- ARAHAN TUGAS A -
Salin ulang tanpa perubahan bagian dari kumpulan baris data di bawah, mulai dari baris yang memuat "Which among the items" sampai baris yang memuat "is furthest from the", termasuk kedua baris tersebut.

- DOKUMEN SUMBER -
######
Ambles Nyaris 2%, Kinerja IHSG Terburuk di Asia

Jakarta, CNBC Indonesia - Indeks Harga Saham Gabungan (IHSG) kembali ditutup ambles pada perdagangan kemarin sesi I Rabu (31/3/2021). Indeks bursa saham acuan nasional tersebut ditutup ambles hingga 1,78% ke level 5.963,46.
Kenaikan imbal hasil (yield) obligasi pemerintah Amerika Serikat (AS) yang kembali terjadi dan rencana BPJS Ketenagakerjaan yang akan mengurangi porsi investasinya di reksadana dan saham menjadi katalis negatif bagi IHSG pada hari ini.
Data perdagangan mencatat sebanyak 108 saham terapresiasi, 368 terdepresiasi, dan sisanya 145 cenderung mendatar. Nilai transaksi bursa pada perdagangan sesi I hari ini mencapai Rp 5,3 triliun.
Investor asing tercatat membukukan penjualan bersih (net sell) senilai Rp 386 miliar di pasar reguler. Namun di pasar negosiasi dan tunai, asing tercatat membeli bersih sebesar Rp 12,8 miliar.
Saham-saham perbankan big cap menjadi incaran aksi jual investor asing, di mana asing melakukan penjualan bersih di saham PT Bank Central Asia Tbk (BCBA) sebesar Rp 187 miliar dan di PT Bank Rakyat Indonesia Tbk (BBRI) sebesar Rp 140 miliar.
Sedangkan beli bersih dilakukan asing di saham PT Indah Kiat Pulp and Paper Tbk (INKP) sebesar Rp 19 miliar dan PT PP Tbk (PTPP) sebesar Rp 11 miliar.
Sementara itu, bursa saham Asia mayoritas melemah pada perdagangan siang hari ini, di mana IHSG menjadi yang paling parah pelemahannya hari ini, sedangkan pelemahan terparah lainnya dialami oleh indeks saham Malaysia dan Filipina.
Hanya indeks KOSPI Korea Selatan dan indeks saham Thailand yang masih menguat pada perdagangan hari ini.
######
- ARAHAN TUGAS B -
Bagaimana kelanjutan berita tentang anjloknya IHSG di atas? Tuliskan bagian berikutnya, mulai setelah kalimat terakhirnya.

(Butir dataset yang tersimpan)
######
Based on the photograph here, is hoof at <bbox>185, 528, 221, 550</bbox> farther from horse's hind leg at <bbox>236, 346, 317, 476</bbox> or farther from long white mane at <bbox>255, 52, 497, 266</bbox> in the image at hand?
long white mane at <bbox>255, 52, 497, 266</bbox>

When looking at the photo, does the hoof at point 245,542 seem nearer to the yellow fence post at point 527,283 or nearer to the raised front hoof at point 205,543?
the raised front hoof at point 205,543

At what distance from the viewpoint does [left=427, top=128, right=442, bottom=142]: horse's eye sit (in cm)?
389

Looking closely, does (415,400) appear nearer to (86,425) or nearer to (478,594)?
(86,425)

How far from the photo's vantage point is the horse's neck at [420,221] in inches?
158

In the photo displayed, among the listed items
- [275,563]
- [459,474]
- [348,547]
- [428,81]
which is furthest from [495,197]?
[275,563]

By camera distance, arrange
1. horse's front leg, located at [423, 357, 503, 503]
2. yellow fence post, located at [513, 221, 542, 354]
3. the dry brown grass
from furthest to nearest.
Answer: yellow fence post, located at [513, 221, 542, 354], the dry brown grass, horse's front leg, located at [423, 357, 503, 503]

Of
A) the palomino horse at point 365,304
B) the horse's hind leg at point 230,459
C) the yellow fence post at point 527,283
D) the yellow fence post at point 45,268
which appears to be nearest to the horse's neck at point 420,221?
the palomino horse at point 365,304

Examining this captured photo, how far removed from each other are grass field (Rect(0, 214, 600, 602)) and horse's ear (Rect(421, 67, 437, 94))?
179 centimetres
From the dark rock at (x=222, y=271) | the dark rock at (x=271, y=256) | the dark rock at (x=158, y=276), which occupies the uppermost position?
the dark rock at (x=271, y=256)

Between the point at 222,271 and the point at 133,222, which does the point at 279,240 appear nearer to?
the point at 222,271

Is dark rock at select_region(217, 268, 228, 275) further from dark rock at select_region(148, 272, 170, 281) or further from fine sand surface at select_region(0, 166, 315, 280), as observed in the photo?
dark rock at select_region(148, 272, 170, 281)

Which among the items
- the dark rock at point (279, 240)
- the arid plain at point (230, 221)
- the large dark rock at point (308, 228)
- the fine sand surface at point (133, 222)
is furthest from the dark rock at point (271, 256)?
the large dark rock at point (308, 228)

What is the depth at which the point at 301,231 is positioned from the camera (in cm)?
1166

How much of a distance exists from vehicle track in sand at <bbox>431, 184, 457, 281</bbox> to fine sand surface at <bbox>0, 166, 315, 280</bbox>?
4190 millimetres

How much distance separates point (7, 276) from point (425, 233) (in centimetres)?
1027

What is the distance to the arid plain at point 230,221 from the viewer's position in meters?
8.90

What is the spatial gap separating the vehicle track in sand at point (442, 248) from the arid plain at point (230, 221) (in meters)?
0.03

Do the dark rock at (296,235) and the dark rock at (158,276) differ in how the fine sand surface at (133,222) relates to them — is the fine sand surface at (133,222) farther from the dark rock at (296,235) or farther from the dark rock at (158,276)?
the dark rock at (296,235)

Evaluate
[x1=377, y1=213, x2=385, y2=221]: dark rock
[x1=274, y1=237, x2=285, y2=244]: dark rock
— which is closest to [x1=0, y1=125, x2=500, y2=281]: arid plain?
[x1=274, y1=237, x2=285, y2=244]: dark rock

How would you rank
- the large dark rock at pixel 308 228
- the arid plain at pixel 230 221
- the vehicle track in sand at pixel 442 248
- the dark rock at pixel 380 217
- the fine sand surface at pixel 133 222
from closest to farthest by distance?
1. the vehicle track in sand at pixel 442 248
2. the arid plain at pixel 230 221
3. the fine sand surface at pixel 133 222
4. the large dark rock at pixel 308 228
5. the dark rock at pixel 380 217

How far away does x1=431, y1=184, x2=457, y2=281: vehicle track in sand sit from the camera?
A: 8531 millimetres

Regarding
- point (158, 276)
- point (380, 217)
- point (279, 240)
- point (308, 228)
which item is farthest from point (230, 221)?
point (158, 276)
######
- JAWABAN TERTULIS A -
Which among the items
- the dark rock at point (279, 240)
- the arid plain at point (230, 221)
- the large dark rock at point (308, 228)
- the fine sand surface at point (133, 222)
is furthest from the dark rock at point (271, 256)?

- JAWABAN TERTULIS B -
Koreksi di bursa nasional terjadi menyusul kombinasi tiga sentimen negatif dari dalam dan luar negeri yang menyergap bursa secara bersamaan. Sentimen negatif dari dalam negeri muncul dari wacana pengurangan investasi saham dan reksa dana BPJS Ketenagakerjaan (BP Jamsostek).
Sementara itu, risiko pelarian modal (capital outflow) kian membayang tekanan jual sejalan dengan kenaikan imbal hasil (yield) obligasi pemerintah Amerika Serikat (AS) bertenor 10 tahun ke posisi tertinggi selama 14 bulan yakni di level 1,7%.
Tingginya imbal hasil obligasi acuan di AS tersebut bisa memicu penarikan dana dari pasar surat utang nasional, yang memicu pelemahan rupiah. Pada gilirannya, tekanan kurs membuat aset investasi asing di bursa saham menjadi tergerus nilainya ketika ditukarkan ke dolar AS.
Secara bersamaan, harga komoditas utama nasional berguguran di pasar global, seperti misalnya minyak sawit mentah (crude palm oil/CPO) yang anjlok 4,7% (ke RM 3.574/ton). Nikel turun 1,9% (ke US$ 15,897,5/ton), timah melemah 0,1% (ke US$ 25.282,5/ton), dan emas drop 1,7% (ke US$ 1.684,2/troy ounce).
Kenaikan hanya terjadi pada harga batu bara sebesar 0,9% (ke US$ 93,85/ton).
TIM RISET CNBC INDONESIA
(chd/chd)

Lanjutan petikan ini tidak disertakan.